A queda do preço do petróleo, um obstáculo para a energia alternativa

A queda do preço do petróleo vem representando má notícia para o desenvolvimento de energias renováveis e biocombustíveis, considerados mais necessários que nunca para proteger o clima, advertiram durante a semana especialistas presentes na Conferência da ONU em Poznan (Polônia).

AFP |

O preço atual de cru, que perdeu mais de dois terços de seu valor desde os recordes alcançados em julho, não deve frear os esforços para desenvolver as energias renováveis, disse a Agência Internacional de Energia (AIE).

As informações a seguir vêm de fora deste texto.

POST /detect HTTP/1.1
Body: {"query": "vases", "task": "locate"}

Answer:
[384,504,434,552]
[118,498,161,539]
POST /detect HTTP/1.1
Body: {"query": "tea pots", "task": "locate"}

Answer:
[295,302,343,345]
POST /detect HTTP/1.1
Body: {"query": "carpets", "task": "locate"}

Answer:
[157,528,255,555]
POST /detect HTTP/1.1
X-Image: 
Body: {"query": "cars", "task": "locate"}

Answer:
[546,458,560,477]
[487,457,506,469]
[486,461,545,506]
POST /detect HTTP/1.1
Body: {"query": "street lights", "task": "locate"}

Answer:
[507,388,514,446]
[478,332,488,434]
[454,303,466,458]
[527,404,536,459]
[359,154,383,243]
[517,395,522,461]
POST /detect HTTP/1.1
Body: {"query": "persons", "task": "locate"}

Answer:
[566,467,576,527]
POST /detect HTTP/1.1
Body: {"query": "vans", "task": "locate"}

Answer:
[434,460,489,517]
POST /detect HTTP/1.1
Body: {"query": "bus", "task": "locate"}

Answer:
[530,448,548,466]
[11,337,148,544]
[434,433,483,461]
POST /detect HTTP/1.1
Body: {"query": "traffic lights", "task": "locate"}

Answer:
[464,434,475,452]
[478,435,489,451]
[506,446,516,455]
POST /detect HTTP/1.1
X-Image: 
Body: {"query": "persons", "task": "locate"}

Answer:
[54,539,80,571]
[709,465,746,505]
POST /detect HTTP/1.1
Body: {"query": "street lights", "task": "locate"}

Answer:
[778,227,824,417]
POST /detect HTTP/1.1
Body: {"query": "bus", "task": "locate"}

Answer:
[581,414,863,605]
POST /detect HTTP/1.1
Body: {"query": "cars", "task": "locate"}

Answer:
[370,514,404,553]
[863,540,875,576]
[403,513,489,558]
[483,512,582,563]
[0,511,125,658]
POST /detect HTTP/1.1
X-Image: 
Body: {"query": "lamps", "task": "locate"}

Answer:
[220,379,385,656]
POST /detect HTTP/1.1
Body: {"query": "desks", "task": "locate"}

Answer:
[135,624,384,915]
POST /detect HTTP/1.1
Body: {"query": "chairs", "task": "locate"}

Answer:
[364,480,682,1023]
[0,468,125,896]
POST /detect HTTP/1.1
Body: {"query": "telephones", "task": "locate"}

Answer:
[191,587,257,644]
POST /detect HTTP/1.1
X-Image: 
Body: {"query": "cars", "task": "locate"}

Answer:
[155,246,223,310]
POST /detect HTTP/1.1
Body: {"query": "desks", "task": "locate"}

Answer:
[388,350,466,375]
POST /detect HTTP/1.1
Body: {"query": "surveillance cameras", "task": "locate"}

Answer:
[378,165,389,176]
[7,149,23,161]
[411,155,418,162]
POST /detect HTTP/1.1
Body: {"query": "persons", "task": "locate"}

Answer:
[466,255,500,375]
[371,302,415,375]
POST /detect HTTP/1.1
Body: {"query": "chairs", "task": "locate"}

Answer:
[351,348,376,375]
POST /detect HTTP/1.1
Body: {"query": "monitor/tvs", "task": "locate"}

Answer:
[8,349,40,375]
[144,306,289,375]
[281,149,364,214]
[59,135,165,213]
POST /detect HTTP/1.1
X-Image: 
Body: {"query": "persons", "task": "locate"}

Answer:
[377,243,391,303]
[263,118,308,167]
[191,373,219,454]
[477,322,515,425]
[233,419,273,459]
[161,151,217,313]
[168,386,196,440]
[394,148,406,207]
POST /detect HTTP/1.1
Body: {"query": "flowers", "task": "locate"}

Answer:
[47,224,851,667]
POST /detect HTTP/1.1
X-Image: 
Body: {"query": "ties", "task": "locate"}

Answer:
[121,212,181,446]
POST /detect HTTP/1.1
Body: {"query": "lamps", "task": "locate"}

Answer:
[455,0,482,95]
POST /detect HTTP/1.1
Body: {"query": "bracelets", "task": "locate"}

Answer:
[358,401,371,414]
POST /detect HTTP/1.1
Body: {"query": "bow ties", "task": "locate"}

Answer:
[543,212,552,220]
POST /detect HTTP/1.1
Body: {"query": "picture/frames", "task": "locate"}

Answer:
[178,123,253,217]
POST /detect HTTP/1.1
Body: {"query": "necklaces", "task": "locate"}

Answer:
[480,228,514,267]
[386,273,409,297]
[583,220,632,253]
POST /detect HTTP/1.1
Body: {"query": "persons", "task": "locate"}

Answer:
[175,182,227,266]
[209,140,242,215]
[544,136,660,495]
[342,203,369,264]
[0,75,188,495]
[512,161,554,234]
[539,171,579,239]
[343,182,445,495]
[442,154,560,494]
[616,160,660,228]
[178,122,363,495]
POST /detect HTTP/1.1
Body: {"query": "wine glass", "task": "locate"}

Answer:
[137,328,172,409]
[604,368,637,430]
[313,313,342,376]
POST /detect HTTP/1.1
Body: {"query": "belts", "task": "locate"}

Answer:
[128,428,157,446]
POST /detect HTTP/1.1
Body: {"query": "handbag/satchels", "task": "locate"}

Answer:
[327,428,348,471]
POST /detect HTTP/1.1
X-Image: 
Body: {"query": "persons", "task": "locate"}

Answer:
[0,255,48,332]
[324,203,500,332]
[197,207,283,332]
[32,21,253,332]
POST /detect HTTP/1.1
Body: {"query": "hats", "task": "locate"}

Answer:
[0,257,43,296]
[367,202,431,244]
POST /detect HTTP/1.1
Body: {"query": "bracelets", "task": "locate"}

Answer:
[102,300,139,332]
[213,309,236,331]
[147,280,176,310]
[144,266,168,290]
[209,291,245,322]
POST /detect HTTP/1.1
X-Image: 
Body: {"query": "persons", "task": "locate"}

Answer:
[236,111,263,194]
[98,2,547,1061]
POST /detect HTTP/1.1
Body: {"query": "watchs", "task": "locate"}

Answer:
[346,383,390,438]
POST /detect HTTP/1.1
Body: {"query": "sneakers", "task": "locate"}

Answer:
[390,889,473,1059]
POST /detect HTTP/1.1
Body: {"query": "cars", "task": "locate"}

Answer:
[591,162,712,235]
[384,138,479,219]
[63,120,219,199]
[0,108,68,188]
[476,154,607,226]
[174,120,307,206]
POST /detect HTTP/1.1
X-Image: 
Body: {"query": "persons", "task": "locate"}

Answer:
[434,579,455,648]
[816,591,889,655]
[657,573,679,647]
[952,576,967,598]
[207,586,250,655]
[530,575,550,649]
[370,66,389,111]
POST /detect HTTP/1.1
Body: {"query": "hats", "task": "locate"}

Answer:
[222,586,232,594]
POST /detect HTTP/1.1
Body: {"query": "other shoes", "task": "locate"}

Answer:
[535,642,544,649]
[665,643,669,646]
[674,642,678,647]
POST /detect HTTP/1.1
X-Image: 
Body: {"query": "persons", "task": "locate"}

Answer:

"Inegavelmente, os preços atuais são uma trava (...) para as energias renováveis", declarou seu diretor geral, Nobuo Tanaka.

"O preço do petróleo compromete também a expansão dos biocombustíveis", destacou por sua vez à AFP Guarany Osorio, da campanha pelo clima do Greenpeace Brasil, país líder na produção do etanol extraído da cana-de-açúcar.

"Quando cai o preço do petróleo cai também o interesse pelos biocombustíveis e, infelizmente, as questões econômicas são priorizadas em detrimento das questões ambientais", lamentou.

O especialista francês Jean-Marc Jancovici se preocupa com o fato de a queda do preço do cru frear as políticas de economia de energia e defende por isso uma alta dos preços, para incitar os países consumidores a buscarem antes de mais nada eficácia energética.

"O problema é a grande volatilidade dos preços do petróleo, que provoca 'intermitências" nos investimentos petroleiros e sobretudo nos investimentos em energias de substituição", considerou Cedrid Philibert, especialista da AIE.

"Mas a principal razão para desenvolver as energias renováveis hoje é a proteção do clima", afirmou. "São necessárias, portanto, políticas constantes, legitimadas pela questão do clima e não pelos preços da energia", acrescentou.

Principalmente, tendo em conta que, diante da demanda crescente, os preços do cru devem voltar a subir.

"Todo mundo concorda em dizer que o preço do petróleo voltará a subir a médio prazo", afirmou o diretor do programa das Nações Unidas para o Meio Ambiente, Achim Steiner.

"Assim, a competitividade das novas tecnologias aumentará em relação ao preço do petróleo", disse.

O etanol brasileiro de cana-de-açúcar reduz em pelo menos 80%, em relação aos combustíveis fósseis, as emissões de gases causadores do efeito estufa, responsáveis pelo aquecimento do planeta, segundo documento da Organização para a Cooperação e o Desenvolvimento Econômicos (OCDE) divulgado em julho.

Sua eficácia é muito superior à de outros carburantes produzidos a partir do milho, trigo ou da beterraba, segundo a OCDE.

Os Estados Unidos, que destilam etanol a partir do milho, são o primeiro produtor mundial com 48% de total em 2007. Em seguida, aparece o Brasil, com 31% da produção de etanol. A União Européia produz 60% do biodiesel mundial, biocarburante elaborado a partir de óleos vegetais, que substitui o gasóleo.